Gets the results for an Amazon Textract asynchronous operation that analyzes text in a document.
You start asynchronous text analysis by calling
StartDocumentAnalysis, which returns a job identifier (
JobId
). When the text analysis operation finishes, Amazon Textract publishes a completion status to the Amazon Simple Notification Service (Amazon SNS) topic that's registered in the initial call to
StartDocumentAnalysis
. To get the results of the text-detection operation, first check that the status value published to the Amazon SNS topic is
SUCCEEDED
. If so, call
GetDocumentAnalysis
, and pass the job identifier (
JobId
) from the initial call to
StartDocumentAnalysis
.
GetDocumentAnalysis
returns an array of
Block objects.
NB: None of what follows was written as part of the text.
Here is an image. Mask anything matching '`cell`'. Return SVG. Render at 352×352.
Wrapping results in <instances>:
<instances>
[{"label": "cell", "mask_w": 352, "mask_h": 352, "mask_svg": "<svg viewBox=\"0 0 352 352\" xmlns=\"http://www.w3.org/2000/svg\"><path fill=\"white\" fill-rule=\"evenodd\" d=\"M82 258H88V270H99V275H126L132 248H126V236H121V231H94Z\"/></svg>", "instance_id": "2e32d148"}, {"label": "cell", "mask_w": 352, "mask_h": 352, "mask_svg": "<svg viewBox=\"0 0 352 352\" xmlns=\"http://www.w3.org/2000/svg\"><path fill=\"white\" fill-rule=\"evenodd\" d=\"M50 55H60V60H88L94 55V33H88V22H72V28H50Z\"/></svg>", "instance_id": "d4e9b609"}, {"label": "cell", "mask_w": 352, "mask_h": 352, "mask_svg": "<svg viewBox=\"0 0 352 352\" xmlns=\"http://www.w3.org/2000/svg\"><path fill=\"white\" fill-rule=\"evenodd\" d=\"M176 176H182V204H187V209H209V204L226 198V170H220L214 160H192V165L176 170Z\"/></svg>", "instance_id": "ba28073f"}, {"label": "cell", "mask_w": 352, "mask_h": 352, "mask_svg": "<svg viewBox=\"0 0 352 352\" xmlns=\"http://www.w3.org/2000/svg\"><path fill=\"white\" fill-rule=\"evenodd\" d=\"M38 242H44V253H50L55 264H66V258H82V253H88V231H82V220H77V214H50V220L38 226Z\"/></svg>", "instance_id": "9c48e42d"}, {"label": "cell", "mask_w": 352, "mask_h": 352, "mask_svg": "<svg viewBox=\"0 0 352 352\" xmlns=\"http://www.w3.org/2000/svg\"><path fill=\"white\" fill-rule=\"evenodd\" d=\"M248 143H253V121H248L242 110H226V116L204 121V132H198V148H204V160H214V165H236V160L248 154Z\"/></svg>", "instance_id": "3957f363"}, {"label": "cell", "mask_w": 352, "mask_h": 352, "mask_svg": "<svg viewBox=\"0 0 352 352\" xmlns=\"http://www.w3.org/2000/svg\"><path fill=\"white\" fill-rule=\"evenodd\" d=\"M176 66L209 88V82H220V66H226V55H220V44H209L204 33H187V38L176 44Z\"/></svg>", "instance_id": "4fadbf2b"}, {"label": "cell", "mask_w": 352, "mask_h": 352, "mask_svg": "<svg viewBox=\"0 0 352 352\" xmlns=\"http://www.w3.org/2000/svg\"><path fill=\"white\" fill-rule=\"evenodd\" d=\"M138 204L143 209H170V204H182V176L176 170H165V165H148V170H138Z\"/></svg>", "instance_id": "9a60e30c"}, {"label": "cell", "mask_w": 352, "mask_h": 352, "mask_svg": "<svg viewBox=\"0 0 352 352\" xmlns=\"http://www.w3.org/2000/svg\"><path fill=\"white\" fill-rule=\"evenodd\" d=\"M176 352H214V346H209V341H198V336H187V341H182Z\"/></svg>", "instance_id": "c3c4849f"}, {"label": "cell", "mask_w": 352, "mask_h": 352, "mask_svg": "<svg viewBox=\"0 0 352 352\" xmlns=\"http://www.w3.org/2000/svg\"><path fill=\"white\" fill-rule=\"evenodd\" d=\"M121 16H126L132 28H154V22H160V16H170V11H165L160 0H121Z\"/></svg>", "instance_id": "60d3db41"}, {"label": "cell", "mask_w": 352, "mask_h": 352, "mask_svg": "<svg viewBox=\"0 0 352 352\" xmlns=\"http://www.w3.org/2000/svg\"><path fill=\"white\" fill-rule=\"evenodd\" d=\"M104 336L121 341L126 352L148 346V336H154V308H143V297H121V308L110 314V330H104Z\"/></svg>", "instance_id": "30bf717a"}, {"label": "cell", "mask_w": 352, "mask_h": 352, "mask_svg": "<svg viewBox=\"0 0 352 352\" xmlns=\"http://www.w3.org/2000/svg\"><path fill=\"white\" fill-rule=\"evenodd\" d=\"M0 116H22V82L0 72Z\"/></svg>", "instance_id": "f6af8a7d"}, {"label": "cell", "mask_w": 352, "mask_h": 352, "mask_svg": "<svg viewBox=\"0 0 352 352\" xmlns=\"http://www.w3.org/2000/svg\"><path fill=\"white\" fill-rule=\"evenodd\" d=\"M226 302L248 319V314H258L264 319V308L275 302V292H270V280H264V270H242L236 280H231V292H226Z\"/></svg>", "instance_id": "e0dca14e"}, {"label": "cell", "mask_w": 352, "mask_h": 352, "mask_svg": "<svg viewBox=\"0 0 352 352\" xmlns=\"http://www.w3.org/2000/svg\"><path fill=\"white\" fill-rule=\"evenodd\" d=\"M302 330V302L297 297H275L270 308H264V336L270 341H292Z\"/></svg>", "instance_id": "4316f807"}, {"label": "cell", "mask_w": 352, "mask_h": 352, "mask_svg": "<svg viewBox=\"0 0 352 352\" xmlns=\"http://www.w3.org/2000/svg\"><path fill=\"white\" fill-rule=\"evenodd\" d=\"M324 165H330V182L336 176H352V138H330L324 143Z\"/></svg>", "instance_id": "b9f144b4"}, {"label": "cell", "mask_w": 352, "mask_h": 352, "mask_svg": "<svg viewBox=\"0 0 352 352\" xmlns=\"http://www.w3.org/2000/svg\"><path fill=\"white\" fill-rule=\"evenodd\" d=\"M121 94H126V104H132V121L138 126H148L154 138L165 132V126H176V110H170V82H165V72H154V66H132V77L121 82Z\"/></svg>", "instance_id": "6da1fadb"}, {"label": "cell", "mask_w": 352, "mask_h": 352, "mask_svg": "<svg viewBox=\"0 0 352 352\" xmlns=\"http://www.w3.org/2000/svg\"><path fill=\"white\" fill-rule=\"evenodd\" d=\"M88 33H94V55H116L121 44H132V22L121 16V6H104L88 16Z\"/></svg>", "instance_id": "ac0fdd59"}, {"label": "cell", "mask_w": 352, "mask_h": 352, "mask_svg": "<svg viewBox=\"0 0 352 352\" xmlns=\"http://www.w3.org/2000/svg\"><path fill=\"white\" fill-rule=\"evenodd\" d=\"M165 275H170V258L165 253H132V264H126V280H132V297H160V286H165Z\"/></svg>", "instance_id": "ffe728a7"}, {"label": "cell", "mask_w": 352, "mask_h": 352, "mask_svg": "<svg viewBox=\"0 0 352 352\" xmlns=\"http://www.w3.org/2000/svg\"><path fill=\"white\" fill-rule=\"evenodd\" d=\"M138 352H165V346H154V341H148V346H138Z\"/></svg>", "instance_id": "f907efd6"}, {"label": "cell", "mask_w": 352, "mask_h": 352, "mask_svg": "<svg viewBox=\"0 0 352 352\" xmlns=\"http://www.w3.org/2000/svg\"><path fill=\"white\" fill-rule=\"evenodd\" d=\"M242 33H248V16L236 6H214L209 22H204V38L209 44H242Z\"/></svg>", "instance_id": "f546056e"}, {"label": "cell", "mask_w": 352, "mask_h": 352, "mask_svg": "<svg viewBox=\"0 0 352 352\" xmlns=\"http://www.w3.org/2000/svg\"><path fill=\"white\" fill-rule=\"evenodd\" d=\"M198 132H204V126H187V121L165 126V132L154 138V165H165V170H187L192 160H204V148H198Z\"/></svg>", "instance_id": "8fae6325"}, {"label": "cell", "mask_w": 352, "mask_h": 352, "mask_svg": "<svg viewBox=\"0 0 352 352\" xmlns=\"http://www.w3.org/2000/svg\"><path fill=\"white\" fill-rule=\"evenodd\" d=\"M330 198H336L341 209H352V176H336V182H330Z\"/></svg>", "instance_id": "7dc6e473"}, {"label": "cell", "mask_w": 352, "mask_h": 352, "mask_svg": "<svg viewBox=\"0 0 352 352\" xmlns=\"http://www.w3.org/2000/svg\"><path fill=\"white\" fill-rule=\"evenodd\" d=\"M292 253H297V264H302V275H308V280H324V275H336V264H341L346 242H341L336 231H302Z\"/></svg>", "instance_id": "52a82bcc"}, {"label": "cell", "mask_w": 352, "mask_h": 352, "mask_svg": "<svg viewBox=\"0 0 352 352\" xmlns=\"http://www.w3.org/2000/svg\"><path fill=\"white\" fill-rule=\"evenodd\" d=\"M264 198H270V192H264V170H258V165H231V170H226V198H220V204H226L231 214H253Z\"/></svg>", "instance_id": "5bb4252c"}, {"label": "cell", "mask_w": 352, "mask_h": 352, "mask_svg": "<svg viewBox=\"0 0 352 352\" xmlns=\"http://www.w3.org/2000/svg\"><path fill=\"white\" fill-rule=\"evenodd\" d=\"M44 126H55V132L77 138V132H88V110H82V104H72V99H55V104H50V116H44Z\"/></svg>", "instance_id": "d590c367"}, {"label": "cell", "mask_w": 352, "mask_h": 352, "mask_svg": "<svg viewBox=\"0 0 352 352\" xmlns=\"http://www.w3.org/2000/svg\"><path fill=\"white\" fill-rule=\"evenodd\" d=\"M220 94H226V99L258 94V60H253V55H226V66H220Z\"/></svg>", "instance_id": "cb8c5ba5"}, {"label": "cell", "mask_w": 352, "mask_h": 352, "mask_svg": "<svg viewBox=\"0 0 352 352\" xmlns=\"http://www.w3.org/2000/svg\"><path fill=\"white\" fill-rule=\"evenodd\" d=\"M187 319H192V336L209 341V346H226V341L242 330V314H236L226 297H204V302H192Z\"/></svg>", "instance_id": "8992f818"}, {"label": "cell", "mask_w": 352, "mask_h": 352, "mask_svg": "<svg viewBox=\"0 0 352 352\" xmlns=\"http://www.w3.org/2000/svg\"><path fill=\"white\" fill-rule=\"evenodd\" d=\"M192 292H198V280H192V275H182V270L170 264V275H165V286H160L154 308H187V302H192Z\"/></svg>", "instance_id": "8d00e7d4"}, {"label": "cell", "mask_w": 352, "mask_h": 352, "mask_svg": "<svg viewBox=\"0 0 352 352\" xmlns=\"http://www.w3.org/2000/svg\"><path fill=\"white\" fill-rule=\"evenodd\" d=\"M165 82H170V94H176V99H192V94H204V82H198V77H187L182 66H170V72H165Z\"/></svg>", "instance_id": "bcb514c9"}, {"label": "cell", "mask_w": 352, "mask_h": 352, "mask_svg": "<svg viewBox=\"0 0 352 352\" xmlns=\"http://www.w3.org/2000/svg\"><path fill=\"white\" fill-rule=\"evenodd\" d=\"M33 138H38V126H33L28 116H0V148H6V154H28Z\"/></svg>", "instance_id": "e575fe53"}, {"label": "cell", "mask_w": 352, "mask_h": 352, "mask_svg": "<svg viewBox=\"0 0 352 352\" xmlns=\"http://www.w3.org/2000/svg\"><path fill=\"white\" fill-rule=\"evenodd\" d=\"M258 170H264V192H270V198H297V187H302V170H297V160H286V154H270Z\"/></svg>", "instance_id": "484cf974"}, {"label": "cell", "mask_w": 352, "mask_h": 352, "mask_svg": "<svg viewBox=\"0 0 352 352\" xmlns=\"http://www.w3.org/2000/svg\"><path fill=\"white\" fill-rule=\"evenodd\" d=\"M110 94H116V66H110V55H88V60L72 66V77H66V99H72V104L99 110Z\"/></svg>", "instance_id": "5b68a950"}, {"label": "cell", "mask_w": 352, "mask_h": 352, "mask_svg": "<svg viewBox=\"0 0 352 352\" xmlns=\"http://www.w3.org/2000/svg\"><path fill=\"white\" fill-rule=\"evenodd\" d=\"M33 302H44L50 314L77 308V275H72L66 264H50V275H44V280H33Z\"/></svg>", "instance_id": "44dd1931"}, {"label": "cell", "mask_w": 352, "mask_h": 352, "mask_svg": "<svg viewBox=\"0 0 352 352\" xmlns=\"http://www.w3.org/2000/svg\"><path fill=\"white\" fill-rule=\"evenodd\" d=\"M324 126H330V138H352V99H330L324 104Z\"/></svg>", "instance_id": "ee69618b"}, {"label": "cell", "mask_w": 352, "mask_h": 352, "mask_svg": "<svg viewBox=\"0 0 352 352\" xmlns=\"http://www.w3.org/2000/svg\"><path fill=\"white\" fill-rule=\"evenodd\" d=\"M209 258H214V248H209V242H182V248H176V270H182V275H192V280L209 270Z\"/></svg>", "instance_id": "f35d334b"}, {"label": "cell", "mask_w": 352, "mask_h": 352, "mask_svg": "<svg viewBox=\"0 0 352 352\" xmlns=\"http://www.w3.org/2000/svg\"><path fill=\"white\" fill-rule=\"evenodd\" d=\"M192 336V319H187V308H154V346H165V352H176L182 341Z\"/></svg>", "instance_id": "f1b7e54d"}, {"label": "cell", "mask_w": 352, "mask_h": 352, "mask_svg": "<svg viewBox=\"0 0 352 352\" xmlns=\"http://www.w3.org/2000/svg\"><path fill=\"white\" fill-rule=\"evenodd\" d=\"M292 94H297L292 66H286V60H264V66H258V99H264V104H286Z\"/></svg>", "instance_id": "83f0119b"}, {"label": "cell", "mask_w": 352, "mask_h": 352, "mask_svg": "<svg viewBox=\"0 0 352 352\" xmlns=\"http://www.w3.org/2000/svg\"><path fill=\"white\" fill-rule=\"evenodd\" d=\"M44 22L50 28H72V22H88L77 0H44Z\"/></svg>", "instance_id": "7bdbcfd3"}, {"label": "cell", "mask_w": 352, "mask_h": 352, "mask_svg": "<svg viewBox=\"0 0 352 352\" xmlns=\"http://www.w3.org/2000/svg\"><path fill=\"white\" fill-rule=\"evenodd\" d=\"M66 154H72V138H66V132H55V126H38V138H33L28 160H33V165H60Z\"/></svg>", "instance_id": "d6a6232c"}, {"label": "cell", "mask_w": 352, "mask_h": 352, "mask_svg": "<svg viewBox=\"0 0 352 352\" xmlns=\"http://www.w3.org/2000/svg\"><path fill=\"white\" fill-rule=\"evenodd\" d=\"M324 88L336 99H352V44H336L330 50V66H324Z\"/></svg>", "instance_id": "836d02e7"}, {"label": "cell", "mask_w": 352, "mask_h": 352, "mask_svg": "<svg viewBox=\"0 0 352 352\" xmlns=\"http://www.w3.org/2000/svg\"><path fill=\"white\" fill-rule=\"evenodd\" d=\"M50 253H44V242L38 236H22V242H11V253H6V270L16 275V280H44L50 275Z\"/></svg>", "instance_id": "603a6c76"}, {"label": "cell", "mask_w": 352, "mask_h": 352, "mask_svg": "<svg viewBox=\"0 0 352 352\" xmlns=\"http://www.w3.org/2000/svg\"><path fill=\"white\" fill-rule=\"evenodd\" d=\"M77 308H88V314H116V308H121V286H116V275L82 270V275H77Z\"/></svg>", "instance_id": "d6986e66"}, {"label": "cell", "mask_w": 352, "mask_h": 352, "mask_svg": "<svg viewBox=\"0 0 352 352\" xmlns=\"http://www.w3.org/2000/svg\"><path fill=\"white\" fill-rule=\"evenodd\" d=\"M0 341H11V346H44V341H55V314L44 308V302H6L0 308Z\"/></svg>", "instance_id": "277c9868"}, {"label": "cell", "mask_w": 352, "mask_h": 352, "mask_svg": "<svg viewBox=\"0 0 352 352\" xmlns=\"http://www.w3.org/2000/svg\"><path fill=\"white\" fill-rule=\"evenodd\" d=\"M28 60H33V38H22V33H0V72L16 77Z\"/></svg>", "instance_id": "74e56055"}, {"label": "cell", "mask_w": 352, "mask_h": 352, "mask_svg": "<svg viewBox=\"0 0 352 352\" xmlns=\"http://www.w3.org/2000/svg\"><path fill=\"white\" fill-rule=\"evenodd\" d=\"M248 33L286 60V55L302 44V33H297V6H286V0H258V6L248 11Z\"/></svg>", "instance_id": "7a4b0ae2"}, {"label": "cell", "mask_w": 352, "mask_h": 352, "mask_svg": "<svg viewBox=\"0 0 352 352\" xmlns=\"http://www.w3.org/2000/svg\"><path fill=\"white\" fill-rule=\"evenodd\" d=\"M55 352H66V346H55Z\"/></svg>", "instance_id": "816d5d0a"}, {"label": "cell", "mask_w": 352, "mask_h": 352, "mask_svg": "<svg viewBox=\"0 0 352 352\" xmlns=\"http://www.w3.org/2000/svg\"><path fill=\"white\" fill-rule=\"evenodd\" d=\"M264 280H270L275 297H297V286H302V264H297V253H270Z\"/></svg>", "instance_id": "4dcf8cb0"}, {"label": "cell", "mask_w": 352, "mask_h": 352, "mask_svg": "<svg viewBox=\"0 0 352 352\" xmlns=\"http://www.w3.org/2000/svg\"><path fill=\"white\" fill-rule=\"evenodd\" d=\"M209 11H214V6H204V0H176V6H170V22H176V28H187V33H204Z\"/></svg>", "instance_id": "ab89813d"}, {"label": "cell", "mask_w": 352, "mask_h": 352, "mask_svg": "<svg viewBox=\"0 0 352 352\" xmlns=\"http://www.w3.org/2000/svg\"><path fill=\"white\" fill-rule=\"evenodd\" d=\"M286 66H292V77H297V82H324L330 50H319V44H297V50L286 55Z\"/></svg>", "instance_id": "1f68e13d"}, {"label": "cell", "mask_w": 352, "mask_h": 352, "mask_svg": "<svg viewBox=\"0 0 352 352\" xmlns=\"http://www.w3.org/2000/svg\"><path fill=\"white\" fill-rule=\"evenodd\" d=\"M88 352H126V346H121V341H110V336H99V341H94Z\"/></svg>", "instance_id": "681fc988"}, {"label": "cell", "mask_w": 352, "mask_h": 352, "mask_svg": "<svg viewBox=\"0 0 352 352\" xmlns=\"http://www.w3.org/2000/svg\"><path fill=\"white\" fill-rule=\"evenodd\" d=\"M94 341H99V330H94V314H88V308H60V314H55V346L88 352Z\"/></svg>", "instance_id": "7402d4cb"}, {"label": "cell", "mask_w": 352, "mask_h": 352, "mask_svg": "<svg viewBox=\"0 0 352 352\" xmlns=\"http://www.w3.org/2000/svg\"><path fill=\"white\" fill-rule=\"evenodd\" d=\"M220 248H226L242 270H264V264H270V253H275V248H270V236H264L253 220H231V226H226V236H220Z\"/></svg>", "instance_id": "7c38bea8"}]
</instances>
The following types of information are returned:
- Form data (key-value pairs). The related information is returned in two Block objects, each of type
KEY_VALUE_SET
: a KEY Block
object and a VALUE Block
object. For example, Name: Ana Silva Carolina contains a key and value. Name: is the key. Ana Silva Carolina is the value. - Table and table cell data. A TABLE
Block
object contains information about a detected table. A CELL Block
object is returned for each cell in a table. - Lines and words of text. A LINE
Block
object contains one or more WORD Block
objects. All lines and words that are detected in the document are returned (including text that doesn't have a relationship with the value of the StartDocumentAnalysis
FeatureTypes
input parameter). - Query. A QUERY Block object contains the query text, alias and link to the associated Query results block object.
- Query Results. A QUERY_RESULT Block object contains the answer to the query and an ID that connects it to the query asked. This Block also contains a confidence score.
While processing a document with queries, look out for
INVALID_REQUEST_PARAMETERS
output. This indicates that either the per page query limit has been exceeded or that the operation is trying to query a page in the document which doesn’t exist.
Selection elements such as check boxes and option buttons (radio buttons) can be detected in form data and in tables. A SELECTION_ELEMENT
Block
object contains information about a selection element, including the selection status.
Use the
MaxResults
parameter to limit the number of blocks that are returned. If there are more results than specified in
MaxResults
, the value of
NextToken
in the operation response contains a pagination token for getting the next set of results. To get the next page of results, call
GetDocumentAnalysis
, and populate the
NextToken
request parameter with the token value that's returned from the previous call to
GetDocumentAnalysis
.
For more information, see
Document Text Analysis.
In the AWS.Tools.Textract module, this cmdlet automatically pages all available results to the pipeline - parameters related to iteration are only needed if you want to manually control the paginated output. To disable autopagination, use -NoAutoIteration.